Golewa dapat disebut sebagai salah satu kecamatan di Ngada yang mempunyai sumber daya paling memadai. Tanahnya fertil sebab terapit dua gunung vulkanis, Ebulobo (2096 mdpl) di timur dan Inerie (2245 mdpl) di barat, penyuplai mineral magnesium juga sulfur.
Tidak berlebihan jika ada yang berseloroh, “tanam apapun di Golewa, pasti tumbuh.” Termasuk kopi Arabika. Golewa memiliki beberapa sentra budidaya kopi. Di desa Rajabata, saya menjumpai Marselina Walu, satu-satunya petani Flores bergelar Q-Grader, penilai kualitas kopi.
Lembah dan ngarai-ngarai sempit Golewa mengalirkan air berlimpah, tak cuma menyuburkan lahan tapi juga memberi kejutan estetik menyegarkan. Sekitar 5 km ke arah selatan dari Turetogo, bersembunyi air terjun Padha Watu.
Saya musti berjalan kaki menuruni 1000 anak tangga untuk mencapainya, tapi penduduk desa telah membuatkan jalur yang nyaman dengan pola pelintasan sesuai standar negara maju - sesuatu yang mengagetkan bagi saya mendapatinya di sini.
Menuruni lereng jalur nan teduh, terdengar kicauan bermacam unggas liar ditingkahi suara renjis air. Seorang pengunjung asing seksama mendengarkan gema kokok ayam hutan. “That one must be Gallus varius, a male green junglefowl,” – Itu pasti Gallus varius, ayam hutan hijau jantan, katanya terpesona.
Sedangkan saya malah terpikat sarang-sarang lebah yang bergelambir di tebing sebuah kelokan cadas, nun di atas kepala saya sarang lebah itu meneteskan madunya, saya hanya sanggup menelan air liur.
Air terjun di kaki lereng ini berasal dari mata air Uluwae yang menelusup di celah perbukitan Beo dan Siutoro. Ada tiga kaskade tercipta, pengunjung bisa menyinggahi ketiganya dalam satu jalur singkat ini.
Yang paling gampang yakni Soa Poro, treknya terbilang landai.
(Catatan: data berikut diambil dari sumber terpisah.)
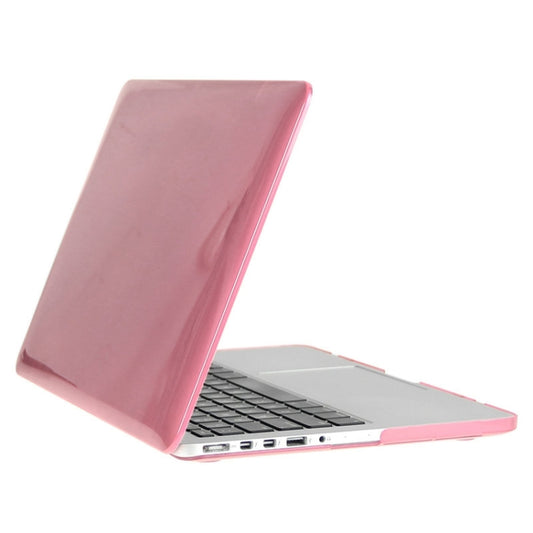 ENKAY pour Macbook Pro Retina 15,4 pouces (version américaine) / A1398 Hat-Prince Étui de protection rigide en plastique transparent 3 en 1 avec protection de clavier et bouchon anti-poussière de port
Air terjun kedua areanya lebih sempit, dan seringkali dipandang sambil lalu saja karena godaan lebih besar tertuju kepada air terjun ketiga, Padha Watu, yang terletak paling bawah.
Saya sedikit berhati-hati untuk mencapai Padha Watu, sebab lereng yang terlalu curam menyebabkan sarana tangga semen diubah dengan tangga besi yang agak licin. Meski begitu, sebagian pengunjung menganggapnya sebagai tantangan wajar. Beberapa orang berpikir kondisi demikian justru bagus; lebih minim orang lebih sedikit kerusakan.
Begitu bersemuka dengan Padha Watu, saya mengamini pendapat itu, Padha Watu rentan rusak jika tiap hari dikerubuni orang. Bagaimanapun, siapa tak tergoda mencelupkan kaki ke kolam yang kebiruan atau berdiri di atas jembatan batu alamiah?
Saya pikir alam tahu cara untuk memproteksi dirinya, dengan tebing yang curam misalnya, sehingga akses ke air terjun tidak terlalu mudah. Lagipula, perjalanan ke tempat serupa nirwana sejatinya perlu sedikit tantangan, bukan?